Arguably mis-advertised as a tale of a haunted house of horrors, Crimson Peak is instead a classic Victorian Gothic romance, which might be incongruous to some casual moviegoers. The costume and set design are darkly beautiful, with a particular focus on primary colors such as crimson (obviously), golden yellow, and deep royal blue. Paired with Wasikowska’s pale countenance and the falling England snow, these colors burst off the screen in contrast to the shadowy Allerdale Hall. In keeping with the Victorian Gothic theme, the characterizations by Hiddleston, Chastain, and Wasikowska are hauntingly brilliant — Chastain, especially, evokes an unnerving suspicion from viewers. Mrs. Danvers from the film “Rebecca” comes to mind as a parallel to Lucille’s extreme devotion to her brother. Lucille quietly, menacingly, lurks in the shadows, and her subtle control over Thomas is deeply powerful. At the same time, Hiddleston’s classic Victorian gentleman is captivating in his courtship of simultaneously strong, yet demure, Edith, and she is easily pulled into the Sharpes’ mysterious lives as the classic Gothic damsel in distress.

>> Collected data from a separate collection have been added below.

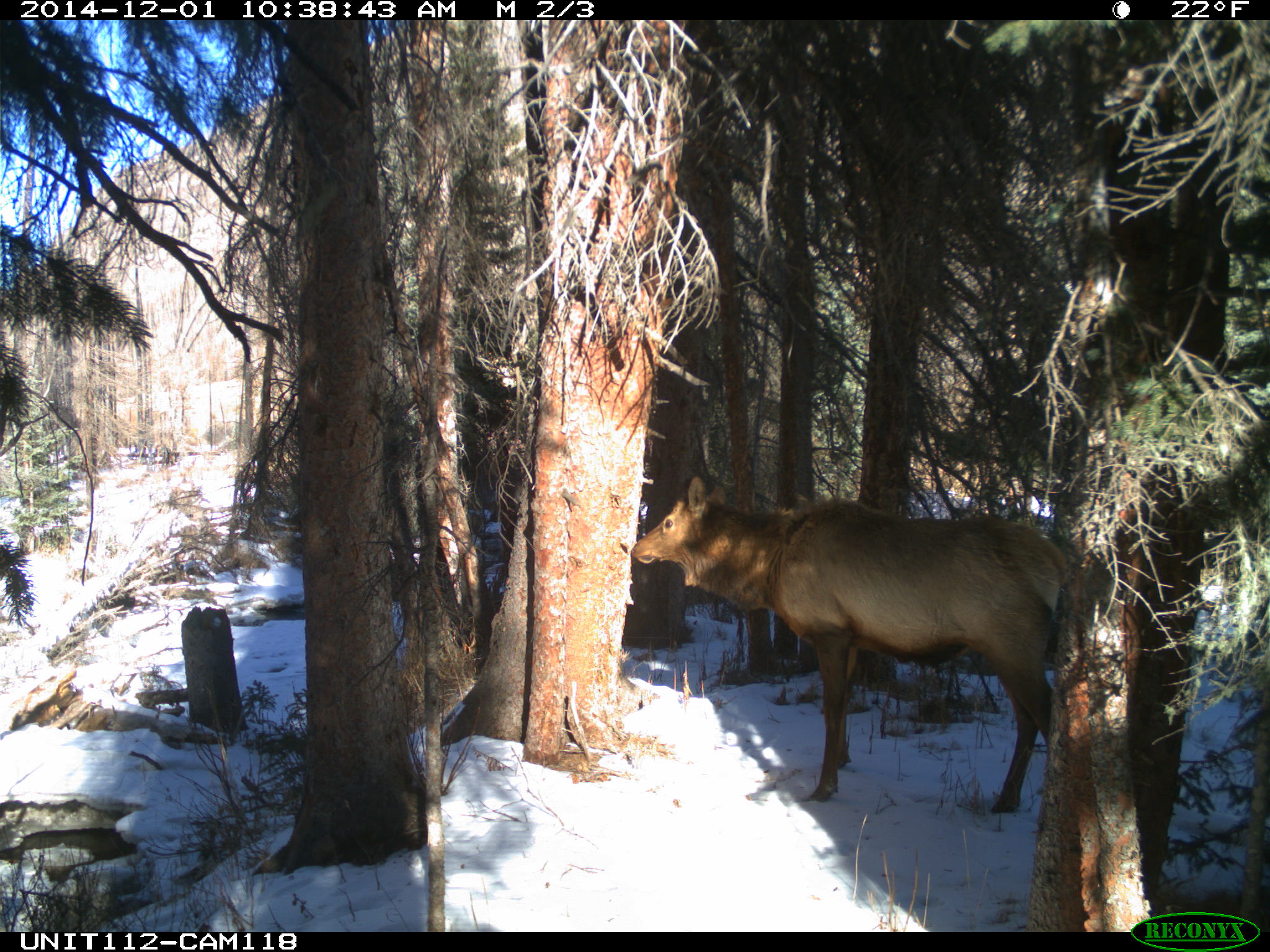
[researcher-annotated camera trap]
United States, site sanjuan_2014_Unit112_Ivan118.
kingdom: Animalia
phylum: Chordata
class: Mammalia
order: Artiodactyla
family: Cervidae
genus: Cervus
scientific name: Cervus elaphus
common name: red deer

Unfortunately, the scares in Crimson Peak aren’t the type to stay with you after the film has ended — they won’t even get much of a jump out of you in the theater; the CGI spirits were distracting and surprisingly comical in some scenes. The further into the film you go, the goofier the spirit visuals become. Additionally, the mystery Edith faces is somewhat predictable, but it could simply be my experience with Victorian Gothic that makes the surprises of the film less effective.
Regardless of all of that, however, what’s important here is that Guillermo del Toro and co-writer Matthew Robbins have crafted an evocative masterpiece. One that will hopefully bring some new appreciation to some classic Gothic themes, even despite the lack of the ubiquitous cheesy jump scares of modern horror within.